If we long to be “more than conquerors” then we must be engaged in the battle. Denial or deferment do not cut it! If we are not fighting then we are not following. I have different struggles today than decades ago, but I have them. I live in the nexus between chapters seven and eight and my daily decisions make all the difference. “If God be for me who can stand against me?”

This week K. one of our residents, shared his testimony at church. The entire Threshold gang showed up to support him. He was very nervous but did a marvellous job! After he was done his buddies stood and cheered for him, the whole congregation joined in. It was beautiful!

On March 18 we are hosting a St. Patrick’s Day Breakfast and three of our guys will get to walk in the example of K. as they share their stories.

Mondays some of guys help cook and serve a meal at the Salvation Army.

Tuesday some guys pick up boxes of surplus pizzas from the local Little Caesar and these are directed toward the hungry of the city.

Saturday they help with an East Side Community dinner served at the local Anglican Church.

Two of our guys have found meaningful employment and others are actively looking.

Please keep Threshold House in your prayers.

Deja Vu (all over again)

I was feeling nostalgic this week. I was ‘looking back’ at my time caring for Up Town Church. We had planted a café style church peopled by a wonderful collection of neighbourhood characters. We came to describe ourselves (at our best) as: “An honest accepting community of broken people, who were experiencing the Father’s love, finding wholeness in Christ Jesus, and performing acts of kindness in the power of the Holy Spirit.” I would not have traded that church for the biggest mega church in Christendom. I felt that it could not get better than Up Town! I did not envy anyone their religious gig! There is a saying “All good things must come to an end.” And after over a decade of enjoyment Up Town ceased to be. I have grieved the loss of that wonderful experience and I came to believe such would never again be mine.

This week as I was revelling in the exciting growth of community at Threshold House it dawned on me, “This was that same kind of community.” It is quite different in many respects, but it seems to me that God is developing us as: An honest accepting community of broken people, who are experiencing the Father’s love, finding wholeness in Christ Jesus, and performing acts of kindness in the power of the Holy Spirit. It was a ‘deja vu’ moment for me. Here I was finding the very kind of community I had given up seeking.

God knows my heart and is giving me the desire of my heart. God birthed this desire in me long ago when I got a taste for this variety of community and now by God’s hand this  God-given desire is coming to fruition. I am amazed! I am gob smacked!

I don’t mean to idealize either the Up Town Community or the Threshold House Community, both are exceedingly messy! They are very raw and real. Our ‘brokenness’ leaves us messy indeed. We deal with real life issues. We apply, imperfectly, new skills to old besetting problems. Yet there is beauty in the raw honest reliance on God. For us there is no hope aside from that of God’s love, healing and empowering.
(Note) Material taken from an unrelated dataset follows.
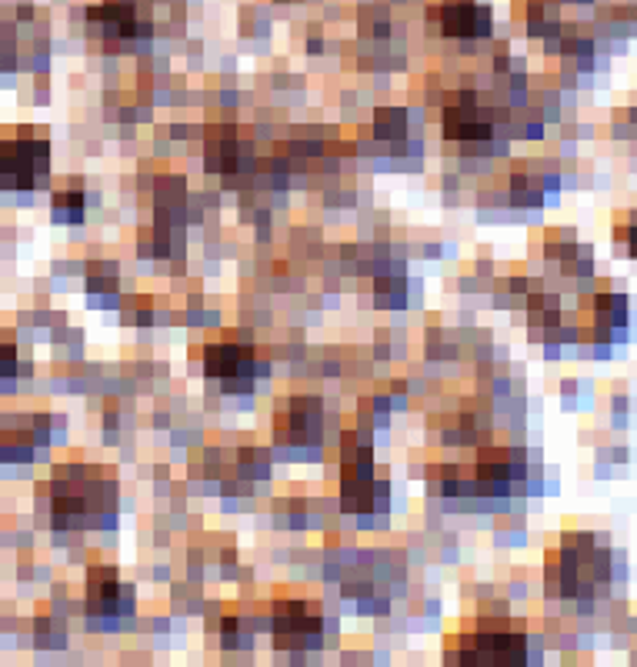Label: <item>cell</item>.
Here are the masks:
<instances>
[{"label": "cell", "instance_id": "cell-8", "mask_svg": "<svg viewBox=\"0 0 637 667\" xmlns=\"http://www.w3.org/2000/svg\"><path fill=\"white\" fill-rule=\"evenodd\" d=\"M0 374H14V344H4L0 347Z\"/></svg>", "mask_w": 637, "mask_h": 667}, {"label": "cell", "instance_id": "cell-4", "mask_svg": "<svg viewBox=\"0 0 637 667\" xmlns=\"http://www.w3.org/2000/svg\"><path fill=\"white\" fill-rule=\"evenodd\" d=\"M444 131H447V137H457V141H484V137H491V124L481 121L471 91H464L461 97H457L454 107H447V127Z\"/></svg>", "mask_w": 637, "mask_h": 667}, {"label": "cell", "instance_id": "cell-7", "mask_svg": "<svg viewBox=\"0 0 637 667\" xmlns=\"http://www.w3.org/2000/svg\"><path fill=\"white\" fill-rule=\"evenodd\" d=\"M624 307H627V301L621 294H601L597 297V317H601L604 324H614V321L621 324L624 314H627Z\"/></svg>", "mask_w": 637, "mask_h": 667}, {"label": "cell", "instance_id": "cell-3", "mask_svg": "<svg viewBox=\"0 0 637 667\" xmlns=\"http://www.w3.org/2000/svg\"><path fill=\"white\" fill-rule=\"evenodd\" d=\"M441 21L447 37H481L491 31V7H481L474 0H447Z\"/></svg>", "mask_w": 637, "mask_h": 667}, {"label": "cell", "instance_id": "cell-2", "mask_svg": "<svg viewBox=\"0 0 637 667\" xmlns=\"http://www.w3.org/2000/svg\"><path fill=\"white\" fill-rule=\"evenodd\" d=\"M274 634L281 647H307L321 634V621L314 614H307L304 604H281L274 617Z\"/></svg>", "mask_w": 637, "mask_h": 667}, {"label": "cell", "instance_id": "cell-5", "mask_svg": "<svg viewBox=\"0 0 637 667\" xmlns=\"http://www.w3.org/2000/svg\"><path fill=\"white\" fill-rule=\"evenodd\" d=\"M207 371L214 377H224V381H237V374H247L251 371V351L241 344H211L207 347Z\"/></svg>", "mask_w": 637, "mask_h": 667}, {"label": "cell", "instance_id": "cell-6", "mask_svg": "<svg viewBox=\"0 0 637 667\" xmlns=\"http://www.w3.org/2000/svg\"><path fill=\"white\" fill-rule=\"evenodd\" d=\"M84 214V197L77 191H64L54 197V217L57 221H81Z\"/></svg>", "mask_w": 637, "mask_h": 667}, {"label": "cell", "instance_id": "cell-1", "mask_svg": "<svg viewBox=\"0 0 637 667\" xmlns=\"http://www.w3.org/2000/svg\"><path fill=\"white\" fill-rule=\"evenodd\" d=\"M47 174V141L44 137H21L0 144V187L7 191H31L44 184Z\"/></svg>", "mask_w": 637, "mask_h": 667}, {"label": "cell", "instance_id": "cell-9", "mask_svg": "<svg viewBox=\"0 0 637 667\" xmlns=\"http://www.w3.org/2000/svg\"><path fill=\"white\" fill-rule=\"evenodd\" d=\"M631 251H634V257H637V227H631Z\"/></svg>", "mask_w": 637, "mask_h": 667}]
</instances>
As admitted ‘broken people’ we are given access to speak into the lives of other broken people, sharing the hope we are discovering. As a community we reach out helping with food based ministries in the Uptown of Saint John and in our neighbourhood of Saint John East. C.H. Spurgeon talked about evangelism as “One beggar telling another beggar where to find bread.” I believe Mr. Spurgeon would be pleased with the ministry in deed and in word of our ‘band of the broken.’